* Given task
Extend the notebook on loading USGS Publications Warehouse records into the graph, picking up right after its final line.

* Excerpted text
The USGS Publications Warehouse provides a metadata source for all USGS Series Reports and journal articles authored and edited by USGS staff. It provides an additional source of information for CreativeWork items already in our graph via DOIs we've encountered elsewhere and pulled into that cache. For existing matches, we will be able to potentially pick up abstracts and email identifiers for authors/editors (unique to this internal catalog source). We will also pick up an important internal identifier ("IPDS number") that has to do with the review and publishing workflow and is referenced in project records that we are pulling in from another internal USGS source. This will help us in linking projects to publication products.

For the purpose of our USGS graph, I made some decisions in the Pubs Warehouse data building code to filter the Pubs Warehouse records to only those that we can link to authors or editors via email or orcid identifiers to people we already have in our graph via the master source in the ScienceBase Directory. This limits the set of publications to 20K or so, but gives us a reasonable set of information to work against for the types of queries we are exploring in examining current capacity for various kinds of research.

Still to do: The Cost Center information in Pubs Warehouse records deserves further investigation, though we may get to the relationship between USGS organizational units and publications via another route as we start to bring in project information. We also get an indirect relationship from orgs to pubs via author affiliations, but that is transient and time steps may be off in the data.

In [1]:
import isaid_helpers
import pandas as pd

In [3]:
pd.read_csv(isaid_helpers.f_graphable_pw).head()

Unnamed: 0,name,source,year_published,id_pw,description,id_ipds,doi,url,author_emails,author_orcids,editor_emails,editor_orcids
0,Comment on 'Kidron (2018): Biocrust research: ...,USGS Publications Warehouse,2020,70211636,Kidron (2018) uses a straw man argument in an ...,IP-118462,10.1002/eco.2215,https://doi.org/10.1002/eco.2215,jayne_belnap@usgs.gov,"0000-0002-1018-2376,0000-0002-5934-3214,0000-0...",,
1,Economic valuation of health benefits from usi...,USGS Publications Warehouse,2020,70209418,Background: Radon exposure is the second leadi...,IP-110968,10.1186/s12940-020-00589-8,https://doi.org/10.1186/s12940-020-00589-8,"cshapiro@usgs.gov,epindilli@usgs.gov","0000-0003-3579-8377,0000-0002-1598-6808,0000-0...",,
2,Mineral commodity summaries 2017,USGS Publications Warehouse,2017,70180197,This report is the earliest Government publica...,,10.3133/70180197,https://minerals.usgs.gov/minerals/pubs/mcs/,jober@usgs.gov,0000-0003-1608-5611,,
3,Using structure from motion photogrammetry to ...,USGS Publications Warehouse,2016,70179121,"Structure from Motion (SfM), a photogrammetric...",IP-079064,,https://pubs.er.usgs.gov/publication/70179121,"epeitzsch@usgs.gov,dan_fagre@usgs.gov","0000-0001-7624-0455,0000-0001-8552-9461",,
4,Effects of climate change on tidal marshes alo...,USGS Publications Warehouse,2016,70175154,Public SummaryThe coastal region of California...,IP-075871,10.3133/ofr20161125,https://doi.org/10.3133/ofr20161125,"kthorne@usgs.gov,kbuffington@usgs.gov,glenn_gu...","0000-0002-1381-0657,0000-0001-9741-1241,0000-0...",,


In [5]:
%%time
with isaid_helpers.graph_driver.session(database=isaid_helpers.graphdb) as session:
    session.run("""

* Dataset section
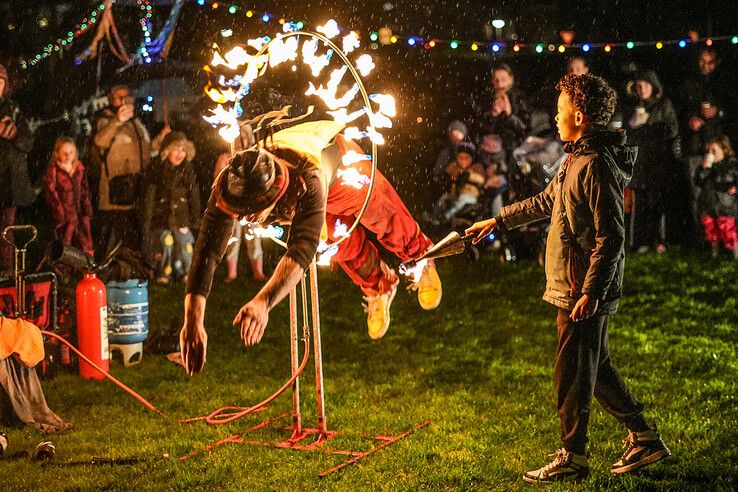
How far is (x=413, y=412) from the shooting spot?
7.48m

* Expected output
        LOAD CSV WITH HEADERS FROM '%(source_path)s/%(source_file)s' AS row
        WITH row WHERE NOT row.doi IS NULL
            MERGE (w:CreativeWork {doi: row.doi})
            ON MATCH
                SET w.description = row.description,
                w.id_pw = row.id_pw,
                w.id_ipds = row.id_ipds
            ON CREATE
                SET w.name = row.name,
                w.description = row.description,
                w.year_published = row.year_published,
                w.url = row.url,
                w.id_pw = row.id_pw,
                w.id_ipds = row.id_ipds

            WITH w, row
                WHERE NOT row.author_emails IS NULL
                    UNWIND split(row.author_emails, ',') AS author_email
                    MATCH (p:Person {email: author_email})
                    MERGE (p)-[a:AUTHOR_OF]->(w)
                        SET a.date_qualifier = row.year_published,
                        a.reference = row.url

            WITH w, row
                WHERE NOT row.author_orcids IS NULL
                    UNWIND split(row.author_orcids, ',') AS author_orcid
                    MATCH (p:Person {orcid: author_orcid})
                    MERGE (p)-[a:AUTHOR_OF]->(w)
                        SET a.date_qualifier = row.year_published,
                        a.reference = row.url

            WITH w, row
                WHERE NOT row.editor_emails IS NULL
                    UNWIND split(row.editor_emails, ',') AS editor_email
                    MATCH (p:Person {email: editor_email})
                    MERGE (p)-[a:EDITOR_OF]->(w)
                        SET a.date_qualifier = row.year_published,
                        a.reference = row.url

            WITH w, row
                WHERE NOT row.editor_orcids IS NULL
                    UNWIND split(row.editor_orcids, ',') AS editor_orcid
                    MATCH (p:Person {orcid: editor_orcid})
                    MERGE (p)-[a:EDITOR_OF]->(w)
                        SET a.date_qualifier = row.year_published,
                        a.reference = row.url
    """ % {
        "source_path": isaid_helpers.local_cache_path,
        "source_file": isaid_helpers.f_graphable_pw
    })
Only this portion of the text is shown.